The Al-Ashtar Brigades, or AAB, aims to overthrow Bahrain's monarchy and targets Bahraini security forces primarily through the use of improvised explosive devices. Canada is not alone in designating AAB. In 2017, AAB was listed by the U.K., and the U.S. designated it as a foreign terrorist organization in 2018.

Harakat al-Sabireen, or HaS, is an Iranian-backed Shia group that supports the destruction of Israel. HaS was founded and is led by a former leader of Palestinian Islamic Jihad, which is itself a listed entity in Canada. Members of HaS fight against Israel alongside Hamas and Palestinian Islamic Jihad. The U.S. designated HaS in 2018.

Finally, the Fatemiyoun Division, or FD, is supported and trained by the Quds Force and Hizballah. It serves as part of the Iran-backed forces fighting in Syria and has a presence in Afghanistan. FD is also known to have used Afghan children as child soldiers. In January 2019, the U.S. Treasury Department designated the FD for providing material support to Iran's Quds Force.

Canada continues to list the IRGC-Quds Force and a number of terrorist entities that have benefited from the force's patronage, including arms, funding and paramilitary training, and who help advance Iran's interests and foreign policy. These include Hizballah, Hamas, the Palestinian Islamic Jihad and the Taliban.

We have imposed sanctions on Iran and the IRGC, as well as on senior members of its leadership under the Special Economic Measures Act. The regulations explicitly target the IRGC and several sub-organizations, including the IRGC air force and air force missile command. Iran also continues to be designated as a state supporter of terrorism under Canada's State Immunity Act.

The member can be assured that Canada is looking at all possible options to constrain the activities of Iran that threaten national security.

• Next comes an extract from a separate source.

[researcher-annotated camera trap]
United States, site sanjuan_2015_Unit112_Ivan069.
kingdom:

Public SafetyAdjournment Proceedings

6:35 p.m.

Conservative

Garnett Genuis Conservative Sherwood Park—Fort Saskatchewan, AB

Madam Speaker, that response clearly demonstrates how uninterested the government is in engaging in a serious response to a serious and important question about foreign affairs and national security. We gave the opportunity to the minister, the parliamentary secretary for foreign affairs or the parliamentary secretary for public safety to respond to the question, and we have the great fog read out of policy detail that in no way engages with a very simple and clear question. It is not as if the government did not have advance notice of this.

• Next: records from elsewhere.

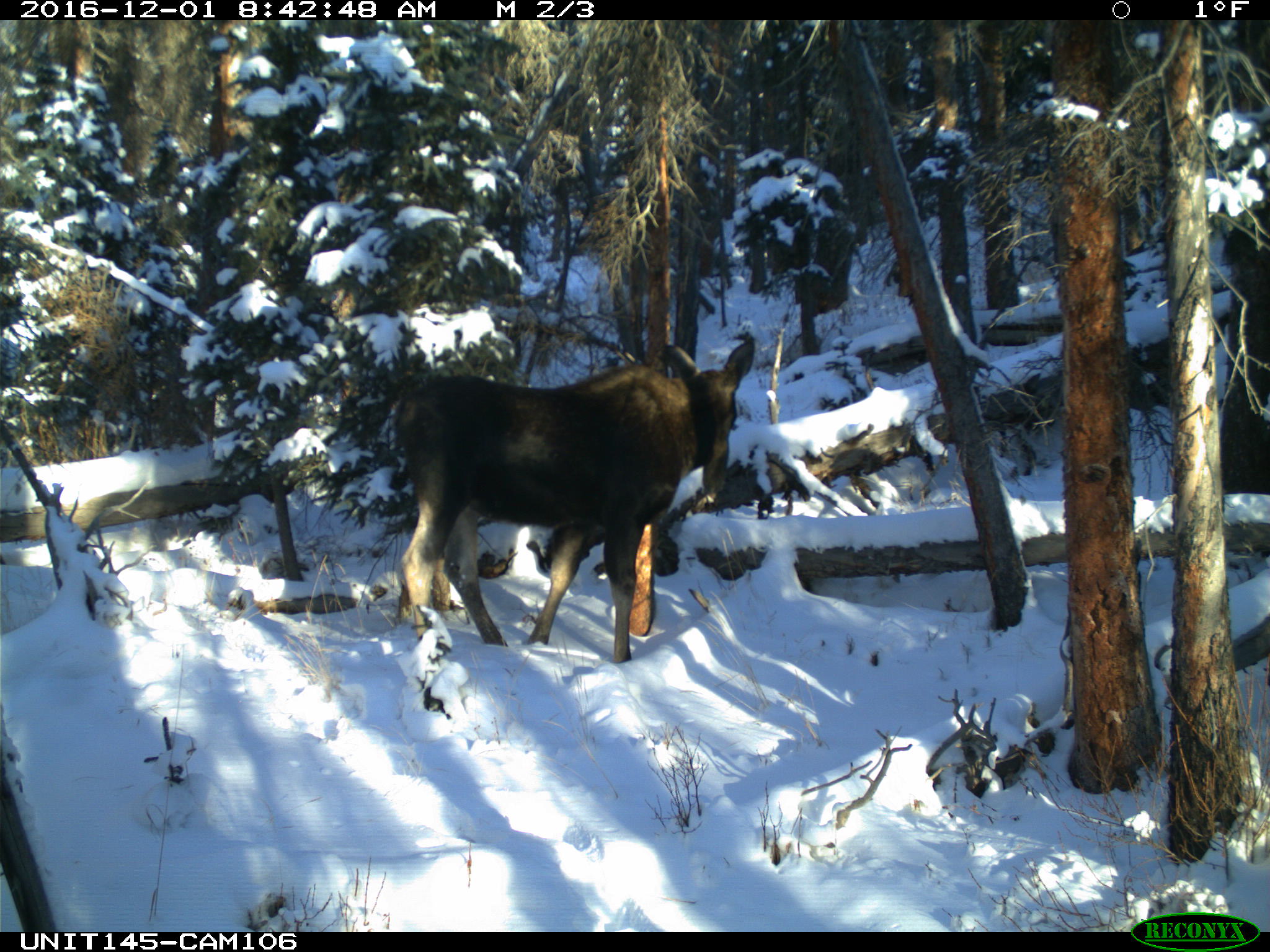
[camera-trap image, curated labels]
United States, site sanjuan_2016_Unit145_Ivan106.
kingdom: Animalia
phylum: Chordata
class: Mammalia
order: Artiodactyla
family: Cervidae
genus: Alces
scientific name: Alces alces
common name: moose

Members know the way these late shows work: The government knows a long time in advance that the question is going to be asked and exactly what the question is going to be. Again and again we ask the same question, and not only has the government not bothered to answer, but the foreign affairs and public safety teams could not even be bothered to show up.

Again, this is a simple question: Why did the government not list the IRGC as a terrorist entity? Does it still intend to list the IRGC? If the answer is no, it should just tell us no. The House deserves an answer.